As on the first day, we want to be an agora of debate for all those who dream and work to make a better country. The agora of discerning readers who respect and appreciate the well-founded ideas of others with whom they want to disagree and debate in order to move forward collectively.

We have never shied away from debate or reality, and we will continue to do so. Our raison d'être is journalism. Neither propaganda, nor unanimity, nor silence.

Thanks to our readers and subscribers. You are the driving force behind our work. You have always understood that quality information is not free and that quality journalism is a democratic asset. Your support makes us freer.
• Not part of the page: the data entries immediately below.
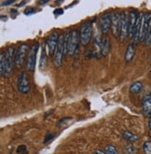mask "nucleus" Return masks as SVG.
Masks as SVG:
<instances>
[{
	"mask_svg": "<svg viewBox=\"0 0 151 154\" xmlns=\"http://www.w3.org/2000/svg\"><path fill=\"white\" fill-rule=\"evenodd\" d=\"M11 16H12V18H15L16 17V15H18V12L16 11V9H11Z\"/></svg>",
	"mask_w": 151,
	"mask_h": 154,
	"instance_id": "33",
	"label": "nucleus"
},
{
	"mask_svg": "<svg viewBox=\"0 0 151 154\" xmlns=\"http://www.w3.org/2000/svg\"><path fill=\"white\" fill-rule=\"evenodd\" d=\"M28 50H29V47L26 44H21L18 48L17 51L15 52V58H14V64L16 66V68H21L23 66Z\"/></svg>",
	"mask_w": 151,
	"mask_h": 154,
	"instance_id": "6",
	"label": "nucleus"
},
{
	"mask_svg": "<svg viewBox=\"0 0 151 154\" xmlns=\"http://www.w3.org/2000/svg\"><path fill=\"white\" fill-rule=\"evenodd\" d=\"M139 17H140V14L136 10H132L130 14H129V36L130 37L133 38Z\"/></svg>",
	"mask_w": 151,
	"mask_h": 154,
	"instance_id": "10",
	"label": "nucleus"
},
{
	"mask_svg": "<svg viewBox=\"0 0 151 154\" xmlns=\"http://www.w3.org/2000/svg\"><path fill=\"white\" fill-rule=\"evenodd\" d=\"M145 44L147 48H151V25H150V28H149V31H148V34L146 37V40H145Z\"/></svg>",
	"mask_w": 151,
	"mask_h": 154,
	"instance_id": "23",
	"label": "nucleus"
},
{
	"mask_svg": "<svg viewBox=\"0 0 151 154\" xmlns=\"http://www.w3.org/2000/svg\"><path fill=\"white\" fill-rule=\"evenodd\" d=\"M93 154H106V153H105L104 150L103 151V150H100V149H96Z\"/></svg>",
	"mask_w": 151,
	"mask_h": 154,
	"instance_id": "32",
	"label": "nucleus"
},
{
	"mask_svg": "<svg viewBox=\"0 0 151 154\" xmlns=\"http://www.w3.org/2000/svg\"><path fill=\"white\" fill-rule=\"evenodd\" d=\"M104 151L106 154H118L117 149L112 145H107L104 149Z\"/></svg>",
	"mask_w": 151,
	"mask_h": 154,
	"instance_id": "21",
	"label": "nucleus"
},
{
	"mask_svg": "<svg viewBox=\"0 0 151 154\" xmlns=\"http://www.w3.org/2000/svg\"><path fill=\"white\" fill-rule=\"evenodd\" d=\"M111 23H112V15L108 12L103 14L101 18L100 27H101V31L104 34H107V32L111 29Z\"/></svg>",
	"mask_w": 151,
	"mask_h": 154,
	"instance_id": "13",
	"label": "nucleus"
},
{
	"mask_svg": "<svg viewBox=\"0 0 151 154\" xmlns=\"http://www.w3.org/2000/svg\"><path fill=\"white\" fill-rule=\"evenodd\" d=\"M122 137L124 139L128 140L129 142H135L139 139V136L137 134H134L131 131H125L122 134Z\"/></svg>",
	"mask_w": 151,
	"mask_h": 154,
	"instance_id": "16",
	"label": "nucleus"
},
{
	"mask_svg": "<svg viewBox=\"0 0 151 154\" xmlns=\"http://www.w3.org/2000/svg\"><path fill=\"white\" fill-rule=\"evenodd\" d=\"M92 36V25L91 23H85L80 28V43L83 46H87L91 42Z\"/></svg>",
	"mask_w": 151,
	"mask_h": 154,
	"instance_id": "4",
	"label": "nucleus"
},
{
	"mask_svg": "<svg viewBox=\"0 0 151 154\" xmlns=\"http://www.w3.org/2000/svg\"><path fill=\"white\" fill-rule=\"evenodd\" d=\"M62 1H63V0H57L56 3H58V4H61V2H62Z\"/></svg>",
	"mask_w": 151,
	"mask_h": 154,
	"instance_id": "36",
	"label": "nucleus"
},
{
	"mask_svg": "<svg viewBox=\"0 0 151 154\" xmlns=\"http://www.w3.org/2000/svg\"><path fill=\"white\" fill-rule=\"evenodd\" d=\"M150 73H151V72H150Z\"/></svg>",
	"mask_w": 151,
	"mask_h": 154,
	"instance_id": "37",
	"label": "nucleus"
},
{
	"mask_svg": "<svg viewBox=\"0 0 151 154\" xmlns=\"http://www.w3.org/2000/svg\"><path fill=\"white\" fill-rule=\"evenodd\" d=\"M64 39H66V35H61L58 47L56 48L54 55H53V64L57 68L61 67L63 64V57L64 54Z\"/></svg>",
	"mask_w": 151,
	"mask_h": 154,
	"instance_id": "3",
	"label": "nucleus"
},
{
	"mask_svg": "<svg viewBox=\"0 0 151 154\" xmlns=\"http://www.w3.org/2000/svg\"><path fill=\"white\" fill-rule=\"evenodd\" d=\"M38 48H39V43H36L35 45L32 47V48L29 51L28 54V59L25 64V69L29 72H33L35 71V67H36V61H37V55L38 52Z\"/></svg>",
	"mask_w": 151,
	"mask_h": 154,
	"instance_id": "5",
	"label": "nucleus"
},
{
	"mask_svg": "<svg viewBox=\"0 0 151 154\" xmlns=\"http://www.w3.org/2000/svg\"><path fill=\"white\" fill-rule=\"evenodd\" d=\"M14 48L12 47L8 48V49L5 52V72L4 77L8 78L12 73V67L14 64Z\"/></svg>",
	"mask_w": 151,
	"mask_h": 154,
	"instance_id": "2",
	"label": "nucleus"
},
{
	"mask_svg": "<svg viewBox=\"0 0 151 154\" xmlns=\"http://www.w3.org/2000/svg\"><path fill=\"white\" fill-rule=\"evenodd\" d=\"M72 120V118L71 117H66V118H63V119H61L59 122H58V124H57V126H62L63 124H66L68 121H71Z\"/></svg>",
	"mask_w": 151,
	"mask_h": 154,
	"instance_id": "25",
	"label": "nucleus"
},
{
	"mask_svg": "<svg viewBox=\"0 0 151 154\" xmlns=\"http://www.w3.org/2000/svg\"><path fill=\"white\" fill-rule=\"evenodd\" d=\"M142 89H143V83L139 81L133 83L130 86V92L133 94H138L141 92Z\"/></svg>",
	"mask_w": 151,
	"mask_h": 154,
	"instance_id": "17",
	"label": "nucleus"
},
{
	"mask_svg": "<svg viewBox=\"0 0 151 154\" xmlns=\"http://www.w3.org/2000/svg\"><path fill=\"white\" fill-rule=\"evenodd\" d=\"M34 13H36V9L34 8H27V9L24 11L25 15H32Z\"/></svg>",
	"mask_w": 151,
	"mask_h": 154,
	"instance_id": "26",
	"label": "nucleus"
},
{
	"mask_svg": "<svg viewBox=\"0 0 151 154\" xmlns=\"http://www.w3.org/2000/svg\"><path fill=\"white\" fill-rule=\"evenodd\" d=\"M53 134H50V135H47V137H46V139H45V141H44V143H47V142H49V140H51L52 138H53Z\"/></svg>",
	"mask_w": 151,
	"mask_h": 154,
	"instance_id": "30",
	"label": "nucleus"
},
{
	"mask_svg": "<svg viewBox=\"0 0 151 154\" xmlns=\"http://www.w3.org/2000/svg\"><path fill=\"white\" fill-rule=\"evenodd\" d=\"M49 1H50V0H40V1L38 2V5H39V6L45 5V4H47Z\"/></svg>",
	"mask_w": 151,
	"mask_h": 154,
	"instance_id": "31",
	"label": "nucleus"
},
{
	"mask_svg": "<svg viewBox=\"0 0 151 154\" xmlns=\"http://www.w3.org/2000/svg\"><path fill=\"white\" fill-rule=\"evenodd\" d=\"M4 72H5V52H1V55H0V73H1L2 77H4Z\"/></svg>",
	"mask_w": 151,
	"mask_h": 154,
	"instance_id": "20",
	"label": "nucleus"
},
{
	"mask_svg": "<svg viewBox=\"0 0 151 154\" xmlns=\"http://www.w3.org/2000/svg\"><path fill=\"white\" fill-rule=\"evenodd\" d=\"M112 23H111V31L114 37L120 36V13L114 11L112 14Z\"/></svg>",
	"mask_w": 151,
	"mask_h": 154,
	"instance_id": "12",
	"label": "nucleus"
},
{
	"mask_svg": "<svg viewBox=\"0 0 151 154\" xmlns=\"http://www.w3.org/2000/svg\"><path fill=\"white\" fill-rule=\"evenodd\" d=\"M151 25V13L150 12H143V20H142V32L140 41L145 42L146 37L148 34V31Z\"/></svg>",
	"mask_w": 151,
	"mask_h": 154,
	"instance_id": "11",
	"label": "nucleus"
},
{
	"mask_svg": "<svg viewBox=\"0 0 151 154\" xmlns=\"http://www.w3.org/2000/svg\"><path fill=\"white\" fill-rule=\"evenodd\" d=\"M15 2V0H6V1L2 2L1 3V7H7V6H9L10 4H12Z\"/></svg>",
	"mask_w": 151,
	"mask_h": 154,
	"instance_id": "28",
	"label": "nucleus"
},
{
	"mask_svg": "<svg viewBox=\"0 0 151 154\" xmlns=\"http://www.w3.org/2000/svg\"><path fill=\"white\" fill-rule=\"evenodd\" d=\"M66 55L72 56L78 49L79 45V32L77 30L69 31L66 35Z\"/></svg>",
	"mask_w": 151,
	"mask_h": 154,
	"instance_id": "1",
	"label": "nucleus"
},
{
	"mask_svg": "<svg viewBox=\"0 0 151 154\" xmlns=\"http://www.w3.org/2000/svg\"><path fill=\"white\" fill-rule=\"evenodd\" d=\"M148 127H149V130H150V132H151V121H150L149 124H148Z\"/></svg>",
	"mask_w": 151,
	"mask_h": 154,
	"instance_id": "35",
	"label": "nucleus"
},
{
	"mask_svg": "<svg viewBox=\"0 0 151 154\" xmlns=\"http://www.w3.org/2000/svg\"><path fill=\"white\" fill-rule=\"evenodd\" d=\"M47 65V55H46V48L45 46L42 47V52H41V58H40V65L39 67L41 70H43Z\"/></svg>",
	"mask_w": 151,
	"mask_h": 154,
	"instance_id": "19",
	"label": "nucleus"
},
{
	"mask_svg": "<svg viewBox=\"0 0 151 154\" xmlns=\"http://www.w3.org/2000/svg\"><path fill=\"white\" fill-rule=\"evenodd\" d=\"M125 150H126L127 154H134L135 153V149L132 144H129L128 146H126Z\"/></svg>",
	"mask_w": 151,
	"mask_h": 154,
	"instance_id": "24",
	"label": "nucleus"
},
{
	"mask_svg": "<svg viewBox=\"0 0 151 154\" xmlns=\"http://www.w3.org/2000/svg\"><path fill=\"white\" fill-rule=\"evenodd\" d=\"M102 55L103 56H107V54L110 51V42L107 38H104L102 41Z\"/></svg>",
	"mask_w": 151,
	"mask_h": 154,
	"instance_id": "18",
	"label": "nucleus"
},
{
	"mask_svg": "<svg viewBox=\"0 0 151 154\" xmlns=\"http://www.w3.org/2000/svg\"><path fill=\"white\" fill-rule=\"evenodd\" d=\"M145 154H151V141H146L143 145Z\"/></svg>",
	"mask_w": 151,
	"mask_h": 154,
	"instance_id": "22",
	"label": "nucleus"
},
{
	"mask_svg": "<svg viewBox=\"0 0 151 154\" xmlns=\"http://www.w3.org/2000/svg\"><path fill=\"white\" fill-rule=\"evenodd\" d=\"M18 90L21 94H27L30 90V83L28 80V76L25 72H21L18 77L17 82Z\"/></svg>",
	"mask_w": 151,
	"mask_h": 154,
	"instance_id": "8",
	"label": "nucleus"
},
{
	"mask_svg": "<svg viewBox=\"0 0 151 154\" xmlns=\"http://www.w3.org/2000/svg\"><path fill=\"white\" fill-rule=\"evenodd\" d=\"M127 35H129V16L125 11L120 13V39L123 42Z\"/></svg>",
	"mask_w": 151,
	"mask_h": 154,
	"instance_id": "7",
	"label": "nucleus"
},
{
	"mask_svg": "<svg viewBox=\"0 0 151 154\" xmlns=\"http://www.w3.org/2000/svg\"><path fill=\"white\" fill-rule=\"evenodd\" d=\"M63 13V10L62 8H57V9L54 10V14L55 15H61Z\"/></svg>",
	"mask_w": 151,
	"mask_h": 154,
	"instance_id": "29",
	"label": "nucleus"
},
{
	"mask_svg": "<svg viewBox=\"0 0 151 154\" xmlns=\"http://www.w3.org/2000/svg\"><path fill=\"white\" fill-rule=\"evenodd\" d=\"M143 112L146 116H151V93L145 96L143 98Z\"/></svg>",
	"mask_w": 151,
	"mask_h": 154,
	"instance_id": "14",
	"label": "nucleus"
},
{
	"mask_svg": "<svg viewBox=\"0 0 151 154\" xmlns=\"http://www.w3.org/2000/svg\"><path fill=\"white\" fill-rule=\"evenodd\" d=\"M60 40V35H58V32H53L52 34L48 37L47 42H46V47L49 49V54L50 55H54L56 48L58 47Z\"/></svg>",
	"mask_w": 151,
	"mask_h": 154,
	"instance_id": "9",
	"label": "nucleus"
},
{
	"mask_svg": "<svg viewBox=\"0 0 151 154\" xmlns=\"http://www.w3.org/2000/svg\"><path fill=\"white\" fill-rule=\"evenodd\" d=\"M27 150H26V147L25 146H20L19 148H18V149H17V152L18 153H20V154H24V153H25Z\"/></svg>",
	"mask_w": 151,
	"mask_h": 154,
	"instance_id": "27",
	"label": "nucleus"
},
{
	"mask_svg": "<svg viewBox=\"0 0 151 154\" xmlns=\"http://www.w3.org/2000/svg\"><path fill=\"white\" fill-rule=\"evenodd\" d=\"M25 4H26V1H23V2H21V4H18L17 7H18V8H21V7H24Z\"/></svg>",
	"mask_w": 151,
	"mask_h": 154,
	"instance_id": "34",
	"label": "nucleus"
},
{
	"mask_svg": "<svg viewBox=\"0 0 151 154\" xmlns=\"http://www.w3.org/2000/svg\"><path fill=\"white\" fill-rule=\"evenodd\" d=\"M135 54V44L132 43L128 46L127 49H126V53H125V61L126 62H131L133 60Z\"/></svg>",
	"mask_w": 151,
	"mask_h": 154,
	"instance_id": "15",
	"label": "nucleus"
}]
</instances>
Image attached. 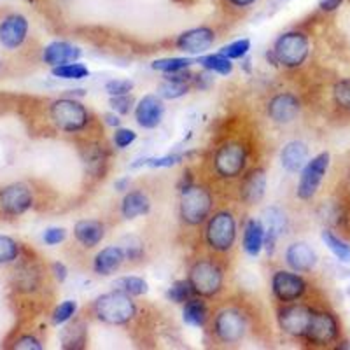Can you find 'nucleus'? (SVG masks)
Instances as JSON below:
<instances>
[{
  "label": "nucleus",
  "instance_id": "nucleus-1",
  "mask_svg": "<svg viewBox=\"0 0 350 350\" xmlns=\"http://www.w3.org/2000/svg\"><path fill=\"white\" fill-rule=\"evenodd\" d=\"M93 308H95L96 317L111 326H121V324L130 323L137 314V305L131 296L118 289L98 296Z\"/></svg>",
  "mask_w": 350,
  "mask_h": 350
},
{
  "label": "nucleus",
  "instance_id": "nucleus-2",
  "mask_svg": "<svg viewBox=\"0 0 350 350\" xmlns=\"http://www.w3.org/2000/svg\"><path fill=\"white\" fill-rule=\"evenodd\" d=\"M310 53V40L301 32L282 33L275 40L273 49L268 53L273 64H279L287 68H296L305 64Z\"/></svg>",
  "mask_w": 350,
  "mask_h": 350
},
{
  "label": "nucleus",
  "instance_id": "nucleus-3",
  "mask_svg": "<svg viewBox=\"0 0 350 350\" xmlns=\"http://www.w3.org/2000/svg\"><path fill=\"white\" fill-rule=\"evenodd\" d=\"M212 211V195L196 184H186L180 191V217L189 226H198Z\"/></svg>",
  "mask_w": 350,
  "mask_h": 350
},
{
  "label": "nucleus",
  "instance_id": "nucleus-4",
  "mask_svg": "<svg viewBox=\"0 0 350 350\" xmlns=\"http://www.w3.org/2000/svg\"><path fill=\"white\" fill-rule=\"evenodd\" d=\"M187 282L191 286L193 293L203 298H211L223 289L224 275L217 262L208 259H200L189 270Z\"/></svg>",
  "mask_w": 350,
  "mask_h": 350
},
{
  "label": "nucleus",
  "instance_id": "nucleus-5",
  "mask_svg": "<svg viewBox=\"0 0 350 350\" xmlns=\"http://www.w3.org/2000/svg\"><path fill=\"white\" fill-rule=\"evenodd\" d=\"M49 116H51L56 128H60L62 131H67V133L81 131L90 121L86 107L77 100L67 98V96L53 102L51 107H49Z\"/></svg>",
  "mask_w": 350,
  "mask_h": 350
},
{
  "label": "nucleus",
  "instance_id": "nucleus-6",
  "mask_svg": "<svg viewBox=\"0 0 350 350\" xmlns=\"http://www.w3.org/2000/svg\"><path fill=\"white\" fill-rule=\"evenodd\" d=\"M205 239L208 245L217 252L230 251L237 239L235 217L230 212H217L211 217L205 231Z\"/></svg>",
  "mask_w": 350,
  "mask_h": 350
},
{
  "label": "nucleus",
  "instance_id": "nucleus-7",
  "mask_svg": "<svg viewBox=\"0 0 350 350\" xmlns=\"http://www.w3.org/2000/svg\"><path fill=\"white\" fill-rule=\"evenodd\" d=\"M331 156L329 152H321L315 158H312L310 161H306V165L301 170V177H299L298 184V195L299 200H312L315 196V193L319 191V187L323 184L324 177L327 174V168H329Z\"/></svg>",
  "mask_w": 350,
  "mask_h": 350
},
{
  "label": "nucleus",
  "instance_id": "nucleus-8",
  "mask_svg": "<svg viewBox=\"0 0 350 350\" xmlns=\"http://www.w3.org/2000/svg\"><path fill=\"white\" fill-rule=\"evenodd\" d=\"M247 161V151L242 144L230 142L224 144L217 149L214 156V167L221 177L224 179H233L239 177L245 168Z\"/></svg>",
  "mask_w": 350,
  "mask_h": 350
},
{
  "label": "nucleus",
  "instance_id": "nucleus-9",
  "mask_svg": "<svg viewBox=\"0 0 350 350\" xmlns=\"http://www.w3.org/2000/svg\"><path fill=\"white\" fill-rule=\"evenodd\" d=\"M33 195L32 189L23 183H14L0 189V208L11 217L23 215L32 207Z\"/></svg>",
  "mask_w": 350,
  "mask_h": 350
},
{
  "label": "nucleus",
  "instance_id": "nucleus-10",
  "mask_svg": "<svg viewBox=\"0 0 350 350\" xmlns=\"http://www.w3.org/2000/svg\"><path fill=\"white\" fill-rule=\"evenodd\" d=\"M245 319L235 308L219 312L214 321V331L223 343H239L245 334Z\"/></svg>",
  "mask_w": 350,
  "mask_h": 350
},
{
  "label": "nucleus",
  "instance_id": "nucleus-11",
  "mask_svg": "<svg viewBox=\"0 0 350 350\" xmlns=\"http://www.w3.org/2000/svg\"><path fill=\"white\" fill-rule=\"evenodd\" d=\"M338 333L340 326L334 315L327 314V312H314L305 338L315 345H327L338 338Z\"/></svg>",
  "mask_w": 350,
  "mask_h": 350
},
{
  "label": "nucleus",
  "instance_id": "nucleus-12",
  "mask_svg": "<svg viewBox=\"0 0 350 350\" xmlns=\"http://www.w3.org/2000/svg\"><path fill=\"white\" fill-rule=\"evenodd\" d=\"M312 315H314V310L305 305L284 306L279 312V326L284 333L301 338L310 326Z\"/></svg>",
  "mask_w": 350,
  "mask_h": 350
},
{
  "label": "nucleus",
  "instance_id": "nucleus-13",
  "mask_svg": "<svg viewBox=\"0 0 350 350\" xmlns=\"http://www.w3.org/2000/svg\"><path fill=\"white\" fill-rule=\"evenodd\" d=\"M306 289L305 280L296 273L291 271H275L271 277V291H273L275 298L282 303L296 301L303 296Z\"/></svg>",
  "mask_w": 350,
  "mask_h": 350
},
{
  "label": "nucleus",
  "instance_id": "nucleus-14",
  "mask_svg": "<svg viewBox=\"0 0 350 350\" xmlns=\"http://www.w3.org/2000/svg\"><path fill=\"white\" fill-rule=\"evenodd\" d=\"M215 40V33L208 27H196L186 30L177 39V49L187 53V55H202L212 48Z\"/></svg>",
  "mask_w": 350,
  "mask_h": 350
},
{
  "label": "nucleus",
  "instance_id": "nucleus-15",
  "mask_svg": "<svg viewBox=\"0 0 350 350\" xmlns=\"http://www.w3.org/2000/svg\"><path fill=\"white\" fill-rule=\"evenodd\" d=\"M28 20L23 14H9L0 23V44L5 49H18L27 40Z\"/></svg>",
  "mask_w": 350,
  "mask_h": 350
},
{
  "label": "nucleus",
  "instance_id": "nucleus-16",
  "mask_svg": "<svg viewBox=\"0 0 350 350\" xmlns=\"http://www.w3.org/2000/svg\"><path fill=\"white\" fill-rule=\"evenodd\" d=\"M299 107V100L293 93H280L268 102V116L275 123H293L298 118Z\"/></svg>",
  "mask_w": 350,
  "mask_h": 350
},
{
  "label": "nucleus",
  "instance_id": "nucleus-17",
  "mask_svg": "<svg viewBox=\"0 0 350 350\" xmlns=\"http://www.w3.org/2000/svg\"><path fill=\"white\" fill-rule=\"evenodd\" d=\"M165 105L158 95H146L135 107V120L146 130H152L163 120Z\"/></svg>",
  "mask_w": 350,
  "mask_h": 350
},
{
  "label": "nucleus",
  "instance_id": "nucleus-18",
  "mask_svg": "<svg viewBox=\"0 0 350 350\" xmlns=\"http://www.w3.org/2000/svg\"><path fill=\"white\" fill-rule=\"evenodd\" d=\"M81 58V49L77 46L65 40H55L48 44L42 51V62L49 67H58V65L74 64Z\"/></svg>",
  "mask_w": 350,
  "mask_h": 350
},
{
  "label": "nucleus",
  "instance_id": "nucleus-19",
  "mask_svg": "<svg viewBox=\"0 0 350 350\" xmlns=\"http://www.w3.org/2000/svg\"><path fill=\"white\" fill-rule=\"evenodd\" d=\"M286 262L289 268L296 273H308L317 265V254L310 245L298 242L287 247L286 251Z\"/></svg>",
  "mask_w": 350,
  "mask_h": 350
},
{
  "label": "nucleus",
  "instance_id": "nucleus-20",
  "mask_svg": "<svg viewBox=\"0 0 350 350\" xmlns=\"http://www.w3.org/2000/svg\"><path fill=\"white\" fill-rule=\"evenodd\" d=\"M306 161H308V148L305 142L293 140L284 146L282 152H280V163H282L284 170H287L289 174H298L299 170H303Z\"/></svg>",
  "mask_w": 350,
  "mask_h": 350
},
{
  "label": "nucleus",
  "instance_id": "nucleus-21",
  "mask_svg": "<svg viewBox=\"0 0 350 350\" xmlns=\"http://www.w3.org/2000/svg\"><path fill=\"white\" fill-rule=\"evenodd\" d=\"M124 259H126V256H124L121 245H109L96 254L93 270L98 275H112L114 271L120 270Z\"/></svg>",
  "mask_w": 350,
  "mask_h": 350
},
{
  "label": "nucleus",
  "instance_id": "nucleus-22",
  "mask_svg": "<svg viewBox=\"0 0 350 350\" xmlns=\"http://www.w3.org/2000/svg\"><path fill=\"white\" fill-rule=\"evenodd\" d=\"M267 226H265V249L268 254H273L275 247H277V240L284 233L286 228V215L280 208L271 207L267 211Z\"/></svg>",
  "mask_w": 350,
  "mask_h": 350
},
{
  "label": "nucleus",
  "instance_id": "nucleus-23",
  "mask_svg": "<svg viewBox=\"0 0 350 350\" xmlns=\"http://www.w3.org/2000/svg\"><path fill=\"white\" fill-rule=\"evenodd\" d=\"M265 193H267V174H265V170L258 168V170L247 175L245 180H243L242 200L252 205V203L261 202Z\"/></svg>",
  "mask_w": 350,
  "mask_h": 350
},
{
  "label": "nucleus",
  "instance_id": "nucleus-24",
  "mask_svg": "<svg viewBox=\"0 0 350 350\" xmlns=\"http://www.w3.org/2000/svg\"><path fill=\"white\" fill-rule=\"evenodd\" d=\"M265 247V224L258 219H251L243 231V251L252 258H258Z\"/></svg>",
  "mask_w": 350,
  "mask_h": 350
},
{
  "label": "nucleus",
  "instance_id": "nucleus-25",
  "mask_svg": "<svg viewBox=\"0 0 350 350\" xmlns=\"http://www.w3.org/2000/svg\"><path fill=\"white\" fill-rule=\"evenodd\" d=\"M104 224L98 223V221H79V223L74 226V237H76L77 242L83 247H92L98 245L104 239Z\"/></svg>",
  "mask_w": 350,
  "mask_h": 350
},
{
  "label": "nucleus",
  "instance_id": "nucleus-26",
  "mask_svg": "<svg viewBox=\"0 0 350 350\" xmlns=\"http://www.w3.org/2000/svg\"><path fill=\"white\" fill-rule=\"evenodd\" d=\"M151 211V202L142 191H130L121 203V214L124 219H135Z\"/></svg>",
  "mask_w": 350,
  "mask_h": 350
},
{
  "label": "nucleus",
  "instance_id": "nucleus-27",
  "mask_svg": "<svg viewBox=\"0 0 350 350\" xmlns=\"http://www.w3.org/2000/svg\"><path fill=\"white\" fill-rule=\"evenodd\" d=\"M207 317L208 310L202 299H187V301L184 303L183 319L187 326L203 327L205 323H207Z\"/></svg>",
  "mask_w": 350,
  "mask_h": 350
},
{
  "label": "nucleus",
  "instance_id": "nucleus-28",
  "mask_svg": "<svg viewBox=\"0 0 350 350\" xmlns=\"http://www.w3.org/2000/svg\"><path fill=\"white\" fill-rule=\"evenodd\" d=\"M86 338L88 329L86 326H84V323L68 324L64 329V333H62V347L70 350L83 349V347L86 345Z\"/></svg>",
  "mask_w": 350,
  "mask_h": 350
},
{
  "label": "nucleus",
  "instance_id": "nucleus-29",
  "mask_svg": "<svg viewBox=\"0 0 350 350\" xmlns=\"http://www.w3.org/2000/svg\"><path fill=\"white\" fill-rule=\"evenodd\" d=\"M198 64L202 65L205 70L212 72V74H221V76H230L233 72V60H230L223 53H215V55H205L200 56Z\"/></svg>",
  "mask_w": 350,
  "mask_h": 350
},
{
  "label": "nucleus",
  "instance_id": "nucleus-30",
  "mask_svg": "<svg viewBox=\"0 0 350 350\" xmlns=\"http://www.w3.org/2000/svg\"><path fill=\"white\" fill-rule=\"evenodd\" d=\"M189 92V84L186 81H177L172 77H165V81L158 86V96L165 100H175L184 96Z\"/></svg>",
  "mask_w": 350,
  "mask_h": 350
},
{
  "label": "nucleus",
  "instance_id": "nucleus-31",
  "mask_svg": "<svg viewBox=\"0 0 350 350\" xmlns=\"http://www.w3.org/2000/svg\"><path fill=\"white\" fill-rule=\"evenodd\" d=\"M51 74L55 77H58V79L79 81L90 76V70H88L86 65L74 62V64H65V65H58V67H53Z\"/></svg>",
  "mask_w": 350,
  "mask_h": 350
},
{
  "label": "nucleus",
  "instance_id": "nucleus-32",
  "mask_svg": "<svg viewBox=\"0 0 350 350\" xmlns=\"http://www.w3.org/2000/svg\"><path fill=\"white\" fill-rule=\"evenodd\" d=\"M323 242L326 243V247L331 251V254L342 262H350V245L347 242H343L342 239H338L336 235H333L331 231H323Z\"/></svg>",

Listening to those who have no voice

A basic function of journalism is to give a voice to the voiceless, and today's newspaper is an example. In Catalonia this year seven women were murdered by their current or former partners (five more women were murdered by men they were not in a relationship with). These are people who are part of a sinister statistic but who have names and surnames, and who had hopes and children, parents, siblings and friends who today are also victims of violence and who will have to manage their loss for the rest of their lives.

They have helped us to reconstruct the stories of the murdered women to try to understand what kind of society we live in and the way women's dignity is undermined. Gender violence is transversal and affects women from all walks of life, from all educational and economic levels. It is a plague made of humiliation and subtle violence that ends up undermining personal freedom, economic autonomy, the ability to make autonomous decisions. All the witnesses express frustration, agree that today they would not try to normalise what is not normal, that they would intervene first by denouncing the anomaly. Humiliation is not normal, nor is domination, nor control, nor lack of respect; even less so the beatings, the abuses of power that undermine women's self-esteem and make them victims trapped in a web from which they think they will not be able to escape. Society's obligation is to help them escape harassment and not tolerate what is intolerable. Our silences also kill, and having a safe society for women is everyone's responsibility.